Why are Key Numbers Important in the NFL?
by Trevor Whenham - 10/19/2006
When you are betting on football, the spread you get is at least as important as the team that you choose. A lot of research, effort and experience go into setting lines, so they are often very close to the final outcome. The time you put into shopping for the best odds before you make your bet -- even if you can find just a half point difference -- can make the difference between cashing in and crying about what could have been. Shopping lines helps you find the best value that can make you a winner. To do your best shopping, one key fundamental concept you have to be aware of is key numbers.
Key numbers are simply the most common margin of victories in football games. A team can win or lose a game by almost any number of points (my alma mater once lost by 105), but there are some margins that are considerably more likely. The most common key number is 3. In the last decade, about 15 percent of NFL games have been decided by this margin. The reasons for this are obvious - both the last second field goal to win a game and an overtime field goal give us this margin. If a game is tied in the last few minutes you can be fairly sure it will be won by a field goal. In decreasing order of frequency other key numbers include 7, 10, 4, 6. The last two might seem less obvious, but 4 is a touchdown minus a field goal, and 6 is two field goals, a missed conversion, or a touchdown in overtime since they don't kick converts in extra time. 8.7 percent of games in the NFL are decided by 7 points and about 6 percent have a 10 point gap, so just short of one third of games end with a spread of either 3,7 or 10. These numbers have proven more than accurate in recent weeks in the NFL - 6-of-14 games were decided by those gaps in week five, and 5-of-13 in week six.
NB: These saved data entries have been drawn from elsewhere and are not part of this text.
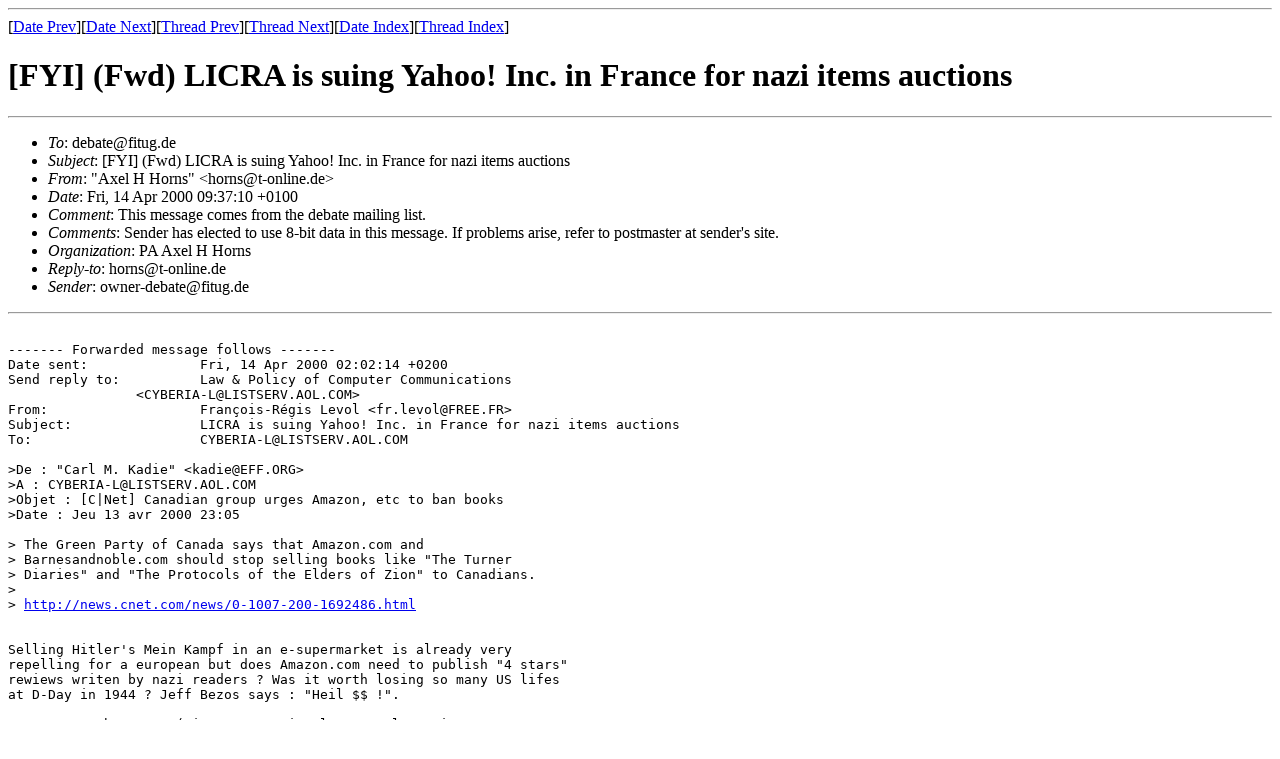

--- FILE ---
content_type: text/html; charset=iso-8859-1
request_url: https://www.fitug.de/debate/0004/msg00268.html
body_size: 5560
content:
<!-- MHonArc v2.3.0 beta -->
<!--X-Subject: [FYI] (Fwd) LICRA is suing Yahoo! Inc. in France for nazi items auctions -->
<!--X-From: "Axel H Horns" <horns@t&#45;online.de> -->
<!--X-Date:  Fri, 14 Apr 2000 09:35:16 +0200 (MET DST)(Smail&#45;3.2.0.107 1999&#45;Sep&#45;8 #1 built DST&#45;Sep&#45;8) -->
<!--X-Message-Id: 12g0c6&#45;0cTkJsC@fmrl01.sul.t&#45;online.de -->
<!--X-Content-Type: text/plain -->
<!--X-Head-End-->
<!DOCTYPE HTML PUBLIC "-//W3C//DTD HTML//EN">
<HTML>
<HEAD>
<TITLE>[FYI] (Fwd) LICRA is suing Yahoo! Inc. in France for nazi items auctions</TITLE>
<LINK REV="made" HREF="mailto:horns@t-online.de">
</HEAD>
<BODY>
<!--X-Body-Begin-->
<!--X-User-Header-->
<!--X-User-Header-End-->
<!--X-TopPNI-->
<HR>
[<A HREF="msg00267.html">Date Prev</A>][<A HREF="msg00269.html">Date Next</A>][<A HREF="msg00257.html">Thread Prev</A>][<A HREF="msg00275.html">Thread Next</A>][<A HREF="maillist.html#00268">Date Index</A>][<A HREF="threads.html#00268">Thread Index</A>]
<!--X-TopPNI-End-->
<!--X-MsgBody-->
<!--X-Subject-Header-Begin-->
<H1>[FYI] (Fwd) LICRA is suing Yahoo! Inc. in France for nazi items auctions</H1>
<HR>
<!--X-Subject-Header-End-->
<!--X-Head-of-Message-->
<UL>
<LI><em>To</em>: debate@fitug.de</LI>
<LI><em>Subject</em>: [FYI] (Fwd) LICRA is suing Yahoo! Inc. in France for nazi items auctions</LI>
<LI><em>From</em>: "Axel H Horns" &lt;horns@t-online.de&gt;</LI>
<LI><em>Date</em>: Fri, 14 Apr 2000 09:37:10 +0100</LI>
<LI><em>Comment</em>: This message comes from the debate mailing list.</LI>
<LI><em>Comments</em>: Sender has elected to use 8-bit data in this message. If problems arise, refer to postmaster at sender's site.</LI>
<LI><em>Organization</em>: PA Axel H Horns</LI>
<LI><em>Reply-to</em>: horns@t-online.de</LI>
<LI><em>Sender</em>: owner-debate@fitug.de</LI>
</UL>
<!--X-Head-of-Message-End-->
<!--X-Head-Body-Sep-Begin-->
<HR>
<!--X-Head-Body-Sep-End-->
<!--X-Body-of-Message-->
<PRE>

------- Forwarded message follows -------
Date sent:      	Fri, 14 Apr 2000 02:02:14 +0200
Send reply to:  	Law &amp; Policy of Computer Communications
             	&lt;CYBERIA-L@LISTSERV.AOL.COM&gt;
From:           	François-Régis Levol &lt;fr.levol@FREE.FR&gt;
Subject:        	LICRA is suing Yahoo! Inc. in France for nazi items auctions
To:             	CYBERIA-L@LISTSERV.AOL.COM

&gt;De : "Carl M. Kadie" &lt;kadie@EFF.ORG&gt;
&gt;A : CYBERIA-L@LISTSERV.AOL.COM
&gt;Objet : [C|Net] Canadian group urges Amazon, etc to ban books
&gt;Date : Jeu 13 avr 2000 23:05

&gt; The Green Party of Canada says that Amazon.com and
&gt; Barnesandnoble.com should stop selling books like "The Turner
&gt; Diaries" and "The Protocols of the Elders of Zion" to Canadians.
&gt;
&gt; <A  HREF="http://news.cnet.com/news/0-1007-200-1692486.html">http://news.cnet.com/news/0-1007-200-1692486.html</A>


Selling Hitler's Mein Kampf in an e-supermarket is already very
repelling for a european but does Amazon.com need to publish "4 stars"
rewiews writen by nazi readers ? Was it worth losing so many US lifes
at D-Day in 1944 ? Jeff Bezos says : "Heil $$ !".

In France, the LICRA (Ligue Intenational Contre le Racisme et
l'Antisémitisme) is suing Yahoo! (USA). Yahoo! Auctions in the USA is
showing nazi items on auctions (a copy of SS Dachau cuff-band for $15,
SS Hitler-Jungend helmet for $250...).

In France, showing, broadcasting or wearing nazi propaganda (except in
historical expo, movies and plays) is a criminal offence. The french
criminal code is enforceable as soon as the propaganda can be viewed
in France. LICRA has asked Yahoo! that french users can't have access
to these auctions.

Read :
Yahoo Nazi Sales Protested
<A  HREF="http://www.wired.com/news/politics/0,1283,35592,00.html?tw=wn20000412">http://www.wired.com/news/politics/0,1283,35592,00.html?tw=wn20000412</A>

Seems there is a huge cultural gap about freedon of speech between
countries that have experienced nazi terror and those who haven't like
in the USA.

Read :
He Won't Join Amazon's 'Kampf'
by Steve Kettmann
<A  HREF="http://www.wired.com/">http://www.wired.com/</A>


Francois
------- End of forwarded message -------

</PRE>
When it comes to a spread, the key numbers are obviously very important. If a game falls right on the number, then all bettors get their money back, regardless of whish team they bet on. That makes the difference between a 2.5-point spread and a 3-point spread very significant. The former spread will always have an outcome, while in about one-sixth of games money will be refunded on the latter spread. That makes getting in at the right time important. If you like a favorite to win by at least a field goal, you would much prefer a 2.5 spread than a 3 because it gives you that many more chances to win. There is no point in waiting until it moves to 2, because two is not a key number, so the advantage of being at 2 is much less than the disadvantage of being on 3. If you liked the underdog in the same game then you may want to wait to see if the spread will move to the key number so that the favorite has to beat you by more than a field goal.
You only need to look at recent Super Bowls to see the real life impact of key numbers. In the 2000 Super Bowl the Rams started as 7-point favorites, but there was so much action on them that the number moved to 7.5. The game ended up at 23-16. With that move, a bet on St. Louis shifted from a push to a loss, and Tennessee bettors became winners if they waited. The next year, Baltimore was favored by a spread that moved from 2.5 to 3, which may have been an issue if Baltimore hadn't won by 27.
Conservative bettors can look at a key number as a way to hedge their bets. Say you like the favorite and you are fairly confident that they will win by more than a field goal. If the spread was 3.5, you would want to shop around for a 3 point spread. That way, not only do you get to win if your prediction is correct, but you would get your money back in about one game in six. At 3.5 you would lose those games that are won by a field goal, so the key number spread becomes an insurance policy.
For aggressive bettors, or those with deep bankrolls, key numbers, especially three, can create a profitable and low risk situation called middling. Say a spread starts at 2.5, but then must move up to 3 because the action isn't balanced. If the action remains heavy on the favorite the spread would eventually move up again to 3.5. If you can see this kind of situation developing, you would bet an amount on the favorite to win at 2.5 (let's say $110). If that spread eventually moves up to 3.5, you would then bet the same $110 on the underdog. That way, if the game is decided by more or less than three points you will win one bet and lose the other for a total investment of $220 and a payout of $210, or a loss of $10. If the game is won by three, however, you win both bets, so you're $220 bet yields a $200 profit. If you were to find this situation 100 times, statistics would show that you would lose about 85 times, for a loss of $850, but you would win about 15 times, for a profit of $3000 - a very good return for low risk. For this reason, books will stay on a key number longer than they will stay on other numbers to avoid a situation like this that can cause heavy losses.